On Thursday, 11 January 2018 at 11:19:41 UTC, Robert M. Münch wrote:
On 2018-01-08 22:16:25 +0000, rumbu said:

This is my first D finalized project (+16k loc).

Great stuff! Will this work in betterC mode?


It will not work without some refactory. Most of phobos/druntime dependencies are minimal an can be rewritten - in fact there are only 9 dependencies: bsr, bsf, addu, subu, adds, subs from druntime and isNaN, isinfinity, signbit from std.math.

The rest of the dependencies are simply traits that must work by default under betterC.

Once dependencies are solved, another problem will be the exception mechanism. 90% of arithmetic operations are meant to throw exceptions, but this can be overridden by the alternate exception handling - raising and setting flags.

BUT - a very big but - the most important issue is the formatting thing. Even there is no direct dependency on std.format or std.stdio, the formatting mechanism is designed to fit nicely into phobos formatting paradigm. That means that there is no way to output decimal values on the console without phobos. I confess that 30% of my development time was the formatting feature: displaying correctly any possible combination of width, padding, alignment in 4 different formats (%f, %g, %e, %a) was really a challenge and despite of hundreds of unit tests, I'm not convinced today that I covered all the corner cases. The f*cking %g took me 3 days to find out exactly what is meant to do. More than that, each compiler producer have a different idea about format specifiers.

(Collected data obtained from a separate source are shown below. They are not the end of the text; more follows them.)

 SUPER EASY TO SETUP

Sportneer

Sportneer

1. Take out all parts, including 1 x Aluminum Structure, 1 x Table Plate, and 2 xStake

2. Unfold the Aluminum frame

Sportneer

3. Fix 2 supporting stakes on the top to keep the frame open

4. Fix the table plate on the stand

Linking your application against snn, msvcrt or glibc will render completely different results for printf("%g", ...). On top of that, neither the FormatSpec documentation from phobos is something complete and clear...

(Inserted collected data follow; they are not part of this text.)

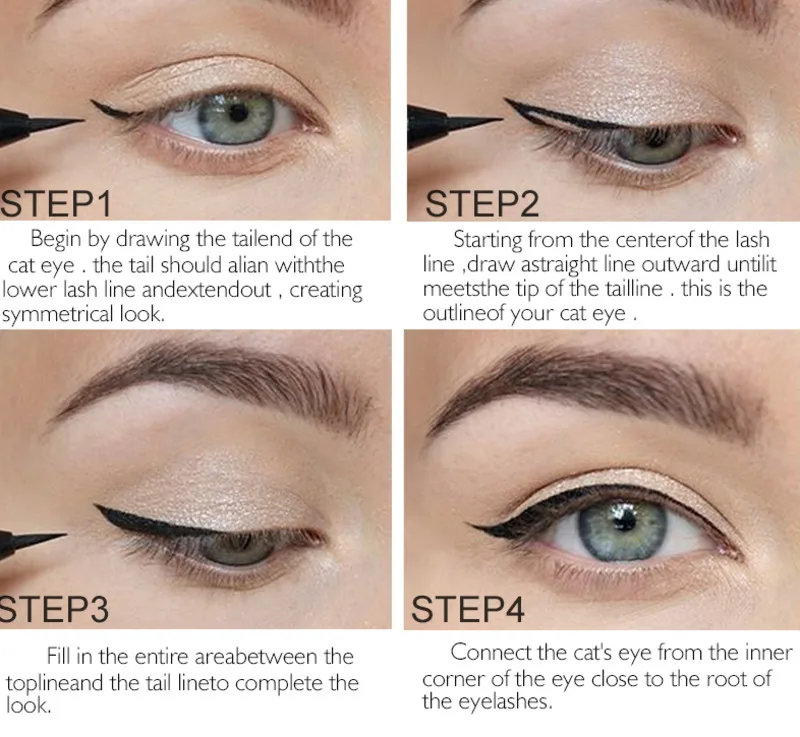 STEP1

Begin by drawing the tailend of the cat eye . the tail should alian withthe lower lash line andextendout , creating symmetrical look.

STEP2

Starting from the centerof the lash line ,draw astraight line outward untilit meetsthe tip of the tailline . this is the outlineof your cat eye .

STEP3

Fill in the entire areabetween the toplineand the tail lineto complete the look.

STEP4

Connect the cat's eye from the inner corner of the eye close to the root of the eyelashes.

AFAIK, there is no way to plug a custom formatting mechanism into printf, not even in plain C (ok, I'm aware that gcc has something in this respect).

To sum things up, it is possible to use it in betterC mode if:
- all dependencies are rewritten;
- the exception handling is dropped out completely;
- a printf equivalent for decimal types is rewritten from scratch or - decimal values must be converted to binary float before printing them - but this will negate the main purpose of the decimal type - precision.